A Queens County Criminal lawyer said that petitioner stole a car and drove it to Boston, Massachusetts. About three weeks later he was indicted in Boston for three offenses, one of which was the offense of operating the stolen car in Boston, without authority from the owner, after petitioner’s right to operate automobiles in Massachusetts without a license had been suspended.

After a trial in which the owner of the car testified, petitioner was convicted of all three offenses; he was given a suspended sentence of two years for the offense of driving without authority, and a sentence of six months for the other offenses. The suspension of the two-year sentence was thereafter revoked, and he eventually served both sentences.

In the meantime, petitioner had been indicted in Queens County for the theft of the first car. The indictment contained two counts, namely (a) taking, removing, operating and driving the car in Queens County, for the operator’s own profit, use and purpose, and without the owner’s consent, Penal Law, § 1293-a; and (b) ordinary grand larceny, Penal Law, § 1290. After his release from the Massachusetts jail, petitioner returned to New York and appears to have been apprehended. He thereupon pleaded guilty to petit larceny under the Queens County indictment, and was remanded to the city prison for sentence.

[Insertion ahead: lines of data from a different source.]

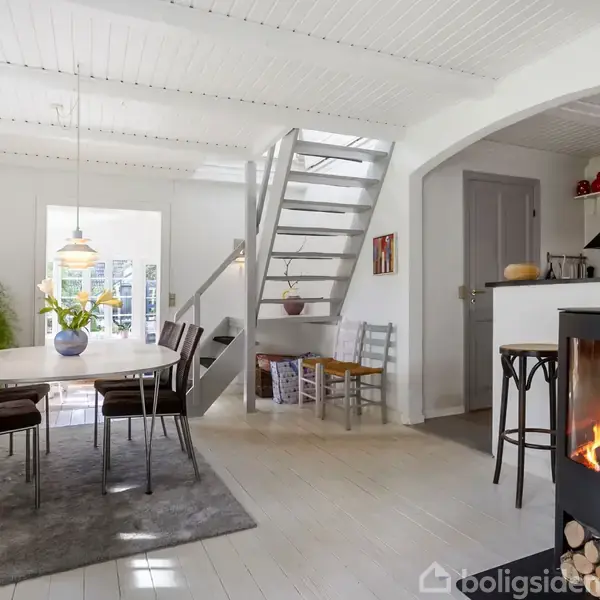 Brændeovn varmer hjørnet af et lyst, moderne rum. Runde spisebord med stole står på gråt tæppe. Trappe fører til ovenpå. Vægge er hvide, og der er kunst på væggene.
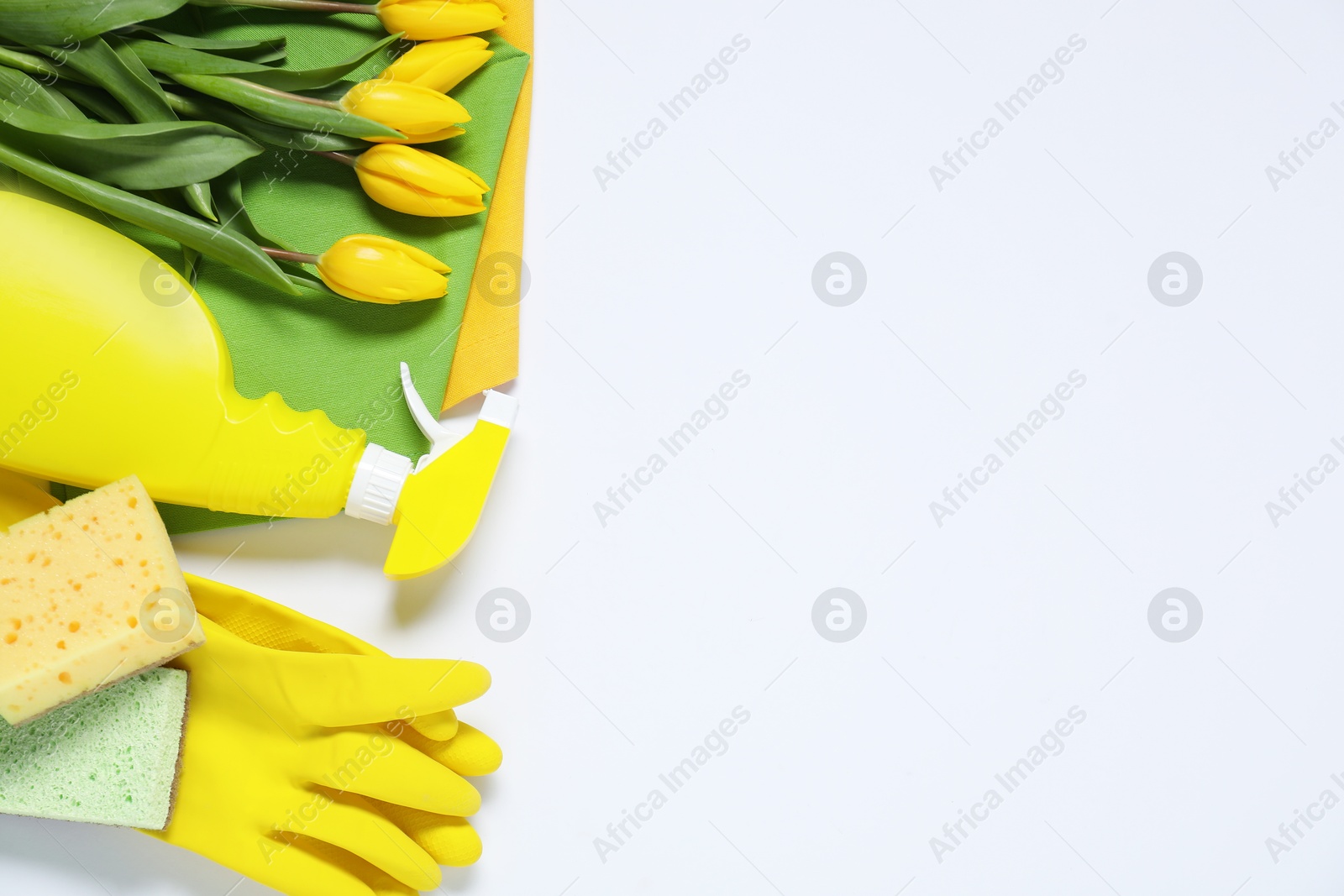 Photo of Spring cleaning. Detergent, supplies and tulips on white background, flat lay. Space for text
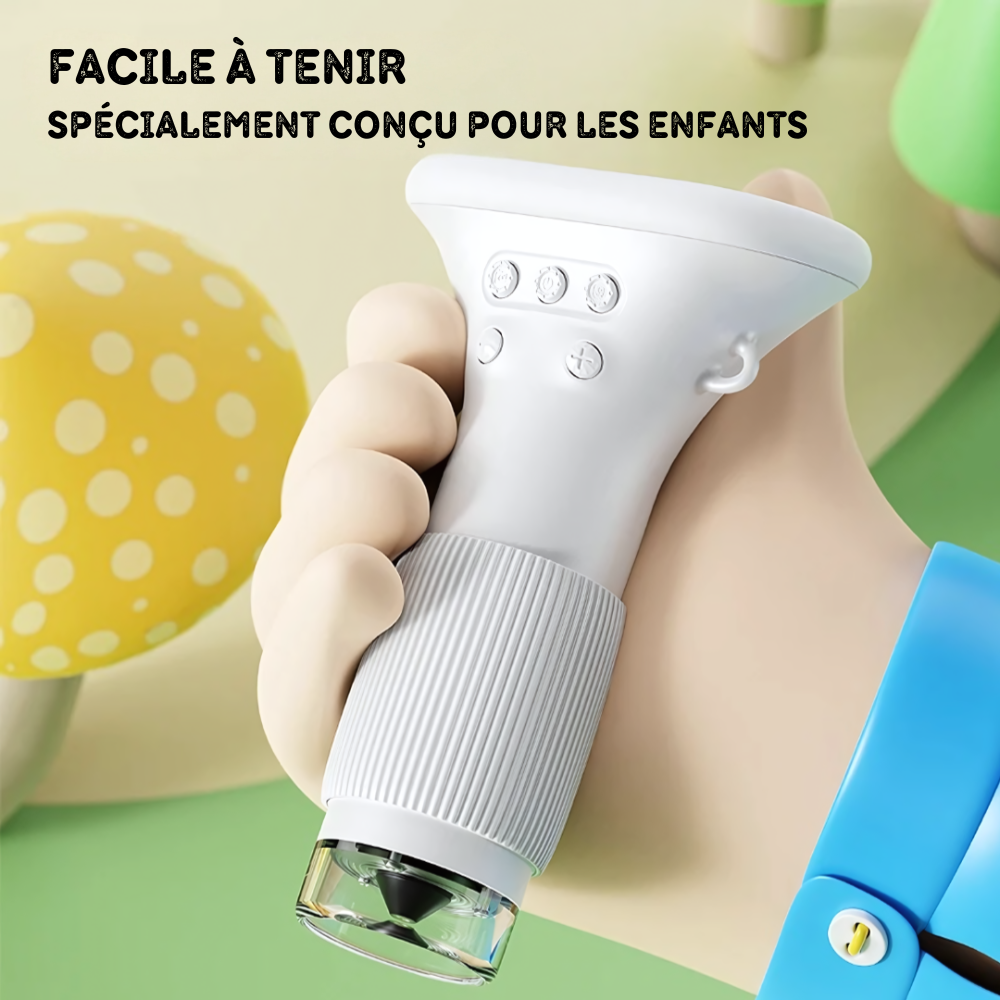 Enfant utilisant le microscope numérique portable pour observer un objet de près
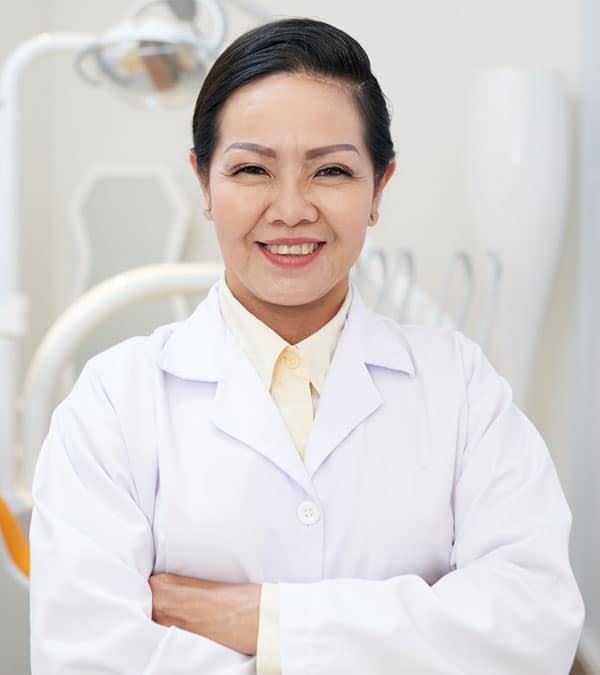 cheerful-ethnic-dentist-in-white-gown-NX8F3SB.jpg
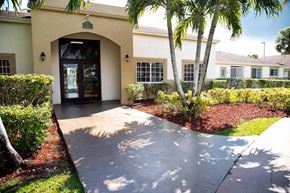 Homestead apartment for rent - A building with a palm tree in front of it.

Thereafter he obtained his release on a writ of habeas corpus based upon his claim that the Queens indictment was for the same offense as that for which he had been convicted in Boston, and that the Queens indictment consequently subjected him to double jeopardy.
In the Court’s opinion, the Massachusetts and Queens County offenses were different in fact and in law, as each referred to an act done at a different time and place, and each involved elements not found in the other. Moreover, as the offense charged in Queens County was not committed in Massachusetts or subject to its jurisdiction, and as the offense charged in Massachusetts was not committed in Queens County or subject to its jurisdiction, neither section 33 of the Penal Law nor section 139 of the Code of Criminal Procedure is applicable. Hence, the claim of double jeopardy had no merit.